Waktu yang mereka miliki semakin singkat. Suara langkah berat E-17 semakin dekat, terdengar jelas dari lorong yang baru saja mereka lewati. Napas Maya semakin berat, sementara Dika berdiri berjaga-jaga, cemas dan gelisah.
"Alya, cepat!" desak Dika, matanya berusaha menatap ke arah lorong gelap tempat bayangan E-17 bisa muncul kapan saja.
Tangan Alya bergerak cepat, kabel-kabel kecil di dalam panel ia sambungkan satu per satu, mencoba untuk menyalakan kembali sistem akses. Detik-detik terasa sangat lama, dan ketegangan melanda setiap gerakan mereka.
Akhirnya, panel itu menyala, memancarkan cahaya hijau samar. "Berhasil!" Alya mengangkat tangannya ke arah pintu dan pintu besi besar itu mulai terbuka perlahan.
Namun, suara langkah besar E-17 sudah semakin mendekat. Mereka tahu tidak ada banyak waktu tersisa. Alya berlari masuk ke dalam ruangan itu diikuti oleh Maya dan Dika. Segera setelah mereka masuk, Alya memukul tombol di dinding, menutup pintu besi itu kembali.
"Pintu ini bisa menahannya, kan?" tanya Maya, suaranya gemetar dengan ketakutan.
Alya memandang pintu itu dengan ragu. "Seharusnya... tapi tidak ada yang pasti dengan makhluk seperti E-17."
Beberapa saat kemudian, dentuman keras terdengar dari sisi lain pintu. Suara gemuruh yang sangat kuat membuat jantung mereka berdetak semakin cepat. E-17 sedang mencoba menghancurkan pintu besi itu. Setiap dentuman membuat pintu itu bergetar.
"Kita butuh rencana," kata Dika, suaranya tetap tenang meskipun situasi semakin mencekam.
Alya menoleh ke arah layar monitor di dalam ruangan itu. Ada kamera keamanan yang menampilkan peta fasilitas. "Oke, kita bisa memantau gerakannya dari sini," katanya, tangannya bergerak cepat menggeser layar untuk mendapatkan pandangan lebih luas.
Maya mendekat, matanya terfokus pada layar. "Tapi itu tidak akan menghentikannya. Kita perlu menemukan bahan kimia penawar itu secepat mungkin."

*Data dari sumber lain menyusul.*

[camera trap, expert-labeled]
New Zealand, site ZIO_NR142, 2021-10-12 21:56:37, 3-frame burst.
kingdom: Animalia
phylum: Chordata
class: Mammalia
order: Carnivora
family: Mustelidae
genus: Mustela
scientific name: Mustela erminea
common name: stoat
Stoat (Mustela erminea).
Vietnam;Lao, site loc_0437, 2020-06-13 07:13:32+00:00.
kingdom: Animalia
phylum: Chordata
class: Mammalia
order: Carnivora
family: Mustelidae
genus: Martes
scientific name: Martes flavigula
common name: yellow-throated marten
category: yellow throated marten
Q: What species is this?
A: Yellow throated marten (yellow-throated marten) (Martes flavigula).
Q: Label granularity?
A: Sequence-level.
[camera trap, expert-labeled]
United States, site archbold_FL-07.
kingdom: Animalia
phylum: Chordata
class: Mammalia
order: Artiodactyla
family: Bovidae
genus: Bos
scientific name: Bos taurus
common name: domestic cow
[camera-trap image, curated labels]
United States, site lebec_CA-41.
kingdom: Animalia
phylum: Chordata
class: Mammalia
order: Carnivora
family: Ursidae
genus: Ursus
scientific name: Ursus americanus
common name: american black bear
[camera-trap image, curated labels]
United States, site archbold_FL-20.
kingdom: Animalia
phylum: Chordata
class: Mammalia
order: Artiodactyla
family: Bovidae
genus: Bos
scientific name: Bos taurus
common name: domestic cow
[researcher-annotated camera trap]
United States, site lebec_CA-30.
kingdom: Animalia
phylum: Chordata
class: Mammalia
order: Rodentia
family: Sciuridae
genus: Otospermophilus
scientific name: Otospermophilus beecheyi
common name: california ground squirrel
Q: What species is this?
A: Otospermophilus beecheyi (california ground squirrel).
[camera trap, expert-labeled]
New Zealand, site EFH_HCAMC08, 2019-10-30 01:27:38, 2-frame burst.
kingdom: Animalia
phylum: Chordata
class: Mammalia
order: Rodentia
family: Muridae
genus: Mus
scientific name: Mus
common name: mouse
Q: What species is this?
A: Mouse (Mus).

"Benar," jawab Alya. "Menurut data yang kita dapatkan, bahan kimia itu disimpan di laboratorium utama, tapi kita harus mencapai lift yang terletak di ujung lorong ini. Itu satu-satunya cara untuk turun ke sana."
"Dan bagaimana kita bisa keluar dari sini tanpa bertemu E-17?" tanya Maya dengan panik.
Alya memperhatikan layar monitor dengan cermat. "Dia masih mencoba menghancurkan pintu ini. Kita mungkin bisa memancingnya ke arah lain dan melarikan diri ke lift."
Dika menatap Alya. "Kau punya ide untuk memancingnya?"
Alya terdiam sejenak sebelum menjawab. "Kita bisa menggunakan sistem suara di ruangan ini. Jika kita mengalihkan suaranya ke salah satu ruangan lain, mungkin kita bisa mengelabui E-17."
Maya menghela napas lega, merasa bahwa ada sedikit harapan. "Baiklah, ayo kita lakukan."
Dengan cepat, Alya mulai bekerja pada terminal komputer di depan mereka, mengakses sistem suara di fasilitas tersebut. "Aku akan memancingnya ke ruang mekanik di sebelah kanan kita. Itu akan memberiku waktu untuk membuka akses ke lift."
Tangan Alya bergerak cepat, dan tidak lama kemudian, suara berdengung terdengar dari speaker di ruangan lain. Suara itu mulai mengalihkan perhatian E-17, yang terdengar berhenti menggedor pintu.
"Dengar, dia bergerak," kata Dika, memperhatikan layar.
Mereka bisa melihat melalui monitor bahwa E-17 mulai berjalan menjauh dari pintu, suaranya semakin samar seiring makhluk itu bergerak menuju ruang mekanik.
"Ini kesempatan kita," kata Alya sambil menatap Maya dan Dika.
Mereka berlari keluar dari ruangan dengan hati-hati, menghindari membuat suara sekecil mungkin. Lorong yang mereka lewati terasa seperti jalur sempit menuju keselamatan atau kematian. Setiap langkah terasa begitu berarti.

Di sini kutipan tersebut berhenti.